What you need to do:
Count the lines of the items below that contain the string "fill", and reply with the number alone.

(Saved data entries)

»»

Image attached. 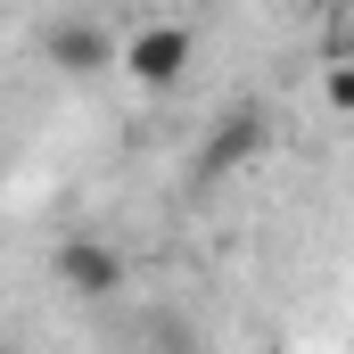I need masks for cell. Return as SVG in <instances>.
<instances>
[{
  "instance_id": "6da1fadb",
  "label": "cell",
  "mask_w": 354,
  "mask_h": 354,
  "mask_svg": "<svg viewBox=\"0 0 354 354\" xmlns=\"http://www.w3.org/2000/svg\"><path fill=\"white\" fill-rule=\"evenodd\" d=\"M41 58H50L66 83H91V75H107V66H115V33H107V25H91V17H58V25L41 33Z\"/></svg>"
},
{
  "instance_id": "8992f818",
  "label": "cell",
  "mask_w": 354,
  "mask_h": 354,
  "mask_svg": "<svg viewBox=\"0 0 354 354\" xmlns=\"http://www.w3.org/2000/svg\"><path fill=\"white\" fill-rule=\"evenodd\" d=\"M338 50H346V58H354V17H346V33H338Z\"/></svg>"
},
{
  "instance_id": "3957f363",
  "label": "cell",
  "mask_w": 354,
  "mask_h": 354,
  "mask_svg": "<svg viewBox=\"0 0 354 354\" xmlns=\"http://www.w3.org/2000/svg\"><path fill=\"white\" fill-rule=\"evenodd\" d=\"M50 272H58V288H66V297H91V305L124 288V256H115L107 239H58Z\"/></svg>"
},
{
  "instance_id": "277c9868",
  "label": "cell",
  "mask_w": 354,
  "mask_h": 354,
  "mask_svg": "<svg viewBox=\"0 0 354 354\" xmlns=\"http://www.w3.org/2000/svg\"><path fill=\"white\" fill-rule=\"evenodd\" d=\"M264 140H272V115H264V107H231V115L206 132V174H239L248 157H264Z\"/></svg>"
},
{
  "instance_id": "7a4b0ae2",
  "label": "cell",
  "mask_w": 354,
  "mask_h": 354,
  "mask_svg": "<svg viewBox=\"0 0 354 354\" xmlns=\"http://www.w3.org/2000/svg\"><path fill=\"white\" fill-rule=\"evenodd\" d=\"M124 75L140 91H174L189 75V25H140L124 41Z\"/></svg>"
},
{
  "instance_id": "5b68a950",
  "label": "cell",
  "mask_w": 354,
  "mask_h": 354,
  "mask_svg": "<svg viewBox=\"0 0 354 354\" xmlns=\"http://www.w3.org/2000/svg\"><path fill=\"white\" fill-rule=\"evenodd\" d=\"M322 99H330L338 115H354V58H346V50L330 58V75H322Z\"/></svg>"
}]
</instances>
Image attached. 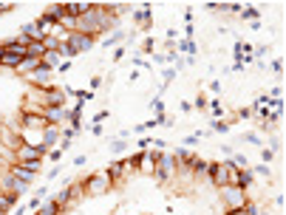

««

Task answer:
6